PROBLEM DESCRIPTION
When a line of the entries contains the word "United", report that line.

[[ SOURCE DATA, beginning ]]

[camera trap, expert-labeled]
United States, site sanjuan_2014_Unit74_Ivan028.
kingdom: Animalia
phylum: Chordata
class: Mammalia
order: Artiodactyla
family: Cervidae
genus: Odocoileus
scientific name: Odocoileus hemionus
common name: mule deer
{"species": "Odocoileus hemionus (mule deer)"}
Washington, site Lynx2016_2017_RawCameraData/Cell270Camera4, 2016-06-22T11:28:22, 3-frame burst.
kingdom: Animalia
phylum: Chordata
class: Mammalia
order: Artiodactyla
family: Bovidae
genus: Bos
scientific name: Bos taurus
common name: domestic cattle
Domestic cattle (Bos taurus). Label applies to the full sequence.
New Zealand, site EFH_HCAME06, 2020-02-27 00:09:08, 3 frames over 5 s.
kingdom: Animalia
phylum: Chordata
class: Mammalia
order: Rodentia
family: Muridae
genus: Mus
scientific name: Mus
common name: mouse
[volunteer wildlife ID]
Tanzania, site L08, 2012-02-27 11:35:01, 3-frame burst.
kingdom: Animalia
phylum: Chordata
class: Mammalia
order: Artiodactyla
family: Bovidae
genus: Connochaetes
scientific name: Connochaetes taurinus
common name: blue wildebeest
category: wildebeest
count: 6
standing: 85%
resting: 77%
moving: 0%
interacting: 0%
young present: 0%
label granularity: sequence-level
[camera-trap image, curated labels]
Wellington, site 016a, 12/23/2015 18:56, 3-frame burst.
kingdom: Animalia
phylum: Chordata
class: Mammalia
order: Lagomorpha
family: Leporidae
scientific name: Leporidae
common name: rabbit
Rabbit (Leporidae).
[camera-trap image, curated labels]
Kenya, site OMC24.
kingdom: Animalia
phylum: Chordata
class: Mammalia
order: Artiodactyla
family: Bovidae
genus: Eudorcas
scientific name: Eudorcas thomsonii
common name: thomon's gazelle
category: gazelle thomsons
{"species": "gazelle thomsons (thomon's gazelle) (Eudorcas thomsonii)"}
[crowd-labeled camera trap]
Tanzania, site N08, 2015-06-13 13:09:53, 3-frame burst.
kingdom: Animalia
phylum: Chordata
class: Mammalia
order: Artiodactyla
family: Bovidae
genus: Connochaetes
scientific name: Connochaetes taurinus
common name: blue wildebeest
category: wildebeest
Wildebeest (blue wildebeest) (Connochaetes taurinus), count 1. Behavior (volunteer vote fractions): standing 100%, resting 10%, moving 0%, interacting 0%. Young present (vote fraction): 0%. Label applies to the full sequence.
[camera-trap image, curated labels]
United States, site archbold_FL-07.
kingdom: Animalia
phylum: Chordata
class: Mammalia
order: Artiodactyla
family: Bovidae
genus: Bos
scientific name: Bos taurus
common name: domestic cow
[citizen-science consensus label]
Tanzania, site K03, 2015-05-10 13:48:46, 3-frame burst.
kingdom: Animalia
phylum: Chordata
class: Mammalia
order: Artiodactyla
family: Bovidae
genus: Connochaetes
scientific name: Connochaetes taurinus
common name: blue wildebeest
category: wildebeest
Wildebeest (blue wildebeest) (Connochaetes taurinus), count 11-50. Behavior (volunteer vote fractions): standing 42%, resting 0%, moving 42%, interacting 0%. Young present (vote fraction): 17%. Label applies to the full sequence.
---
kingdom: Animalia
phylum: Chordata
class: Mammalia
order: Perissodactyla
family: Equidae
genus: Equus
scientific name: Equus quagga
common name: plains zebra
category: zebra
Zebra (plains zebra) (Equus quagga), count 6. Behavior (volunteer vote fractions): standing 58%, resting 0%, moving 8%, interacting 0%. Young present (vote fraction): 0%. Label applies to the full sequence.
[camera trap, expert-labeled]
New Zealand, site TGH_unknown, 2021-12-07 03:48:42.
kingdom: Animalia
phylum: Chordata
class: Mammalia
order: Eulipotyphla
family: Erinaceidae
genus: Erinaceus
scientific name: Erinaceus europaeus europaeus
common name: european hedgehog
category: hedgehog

[[ SOURCE DATA, end ]]

WORKED SOLUTION
United States, site sanjuan_2014_Unit74_Ivan028.
United States, site archbold_FL-07.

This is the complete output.